◆ **Textauszug**

Neue Qualität der rechtsradikalen Hetze

Heidenau markiert eine neue Qualität der rechtsradikalen und fremdenfeindlichen Hetze in der Republik. Der rechte Mob, so scheint es, entledigt sich auch der letzten Skrupel. Dunkel-Deutschland zeigt ­seine hässliche Fratze.

„Diese politische Kultur des Hasses war fremd in der Bundesrepublik. Dass sie sich nun auf diese Weise auf der Straße artikuliert, ist neu“, findet der Politikwissenschaftler Karl- Rudolf Korte von der Univer­sität Duisburg-Essen. Zwar handle es sich um eine kleine Minderheit, die diesen Hass verbreite. „Aber“, so Korte, „es besteht immer die Gefahr, dass die Mehrheit beginnt, mit den Wölfen zu heulen.“

Deshalb sei es nun wichtig, dass die Bürgergesellschaft ­reagiere. Korte hält es auch für richtig, dass SPD-Chef und ­Vize-Kanzler Sigmar Gabriel die gewalttätigen Randalierer von Heidenau bei seinem ­Besuch vor Ort als „Pack“ ­bezeichnete. Denn: „Mit ­philosophischen Diskursen kommt man da nicht weiter.“

Beleidigung wird bestraft – aber nur auf Antrag

Ähnlich sieht das der FDP-Vorsitzende Christian Lindner. „Es ist beschämend und völlig inakzeptabel, dass Rechtsextremisten und deren Mitläufer Mitmenschen auf das Übelste anpöbeln und mit Hasstiraden überschütten“, sagte Lindner dieser Zeitung. Die Vorfälle in Heidenau seien „ein schlimmer Tiefpunkt“.

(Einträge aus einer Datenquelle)

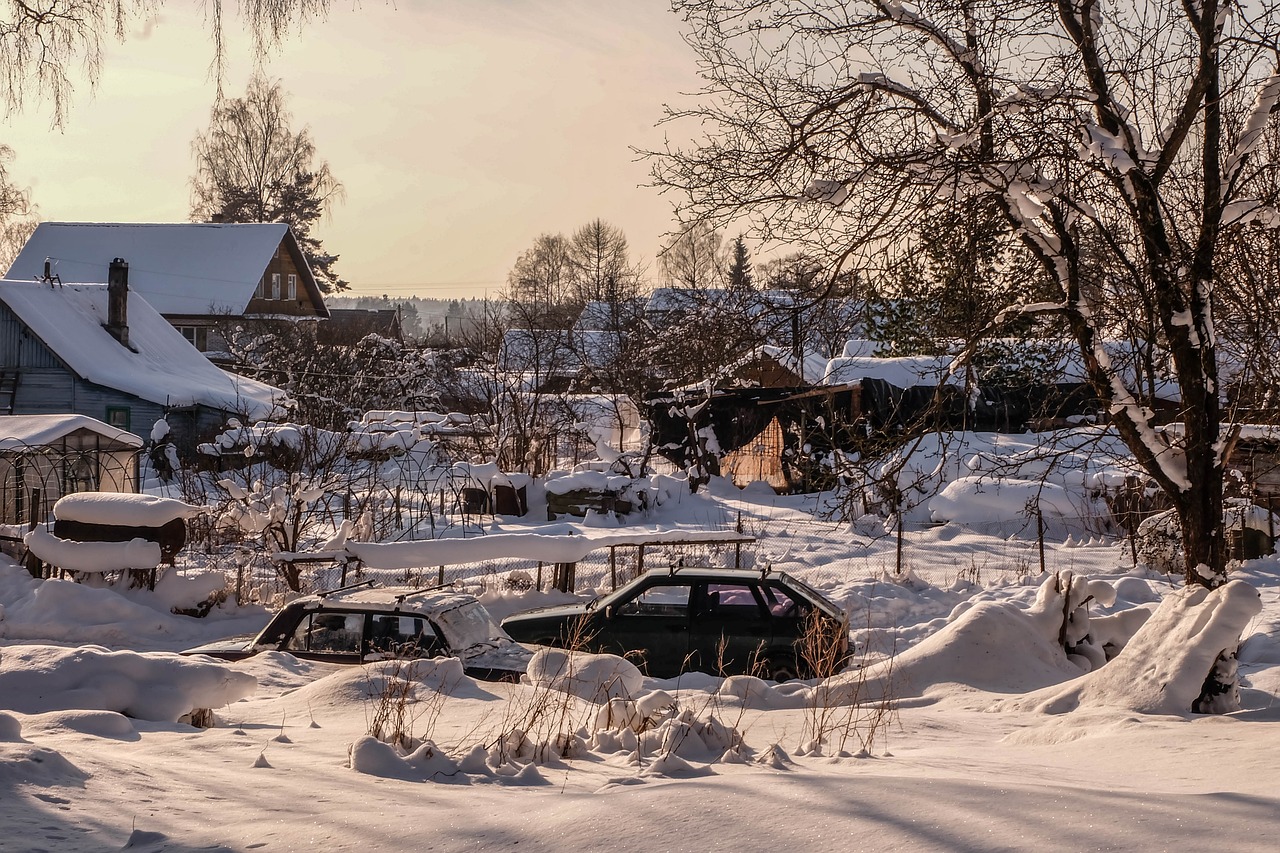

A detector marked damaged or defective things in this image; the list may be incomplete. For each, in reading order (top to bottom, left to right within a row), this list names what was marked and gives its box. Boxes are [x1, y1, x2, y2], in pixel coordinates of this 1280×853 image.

second abandoned car [183, 578, 532, 676]
abandoned car [183, 578, 532, 676]
second abandoned car [499, 563, 849, 676]
abandoned car [499, 563, 849, 676]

◆ **Arbeitsanweisungen**
(a) An welcher Universität ist der Politikwissenschaftler Karl-Rudolf Korte laut dem Textauszug über Heidenau tätig?
(b) Kopiere aus dem Textauszug über Heidenau wortgetreu den Abschnitt von „Neue Qualität der rechtsradikalen Hetze“ bis „zeigt ­seine hässliche Fratze.“.

◆ **Lösungen im Einzelnen**
(a) An der Universität Duisburg-Essen.

(b)
Neue Qualität der rechtsradikalen Hetze

Heidenau markiert eine neue Qualität der rechtsradikalen und fremdenfeindlichen Hetze in der Republik. Der rechte Mob, so scheint es, entledigt sich auch der letzten Skrupel. Dunkel-Deutschland zeigt ­seine hässliche Fratze.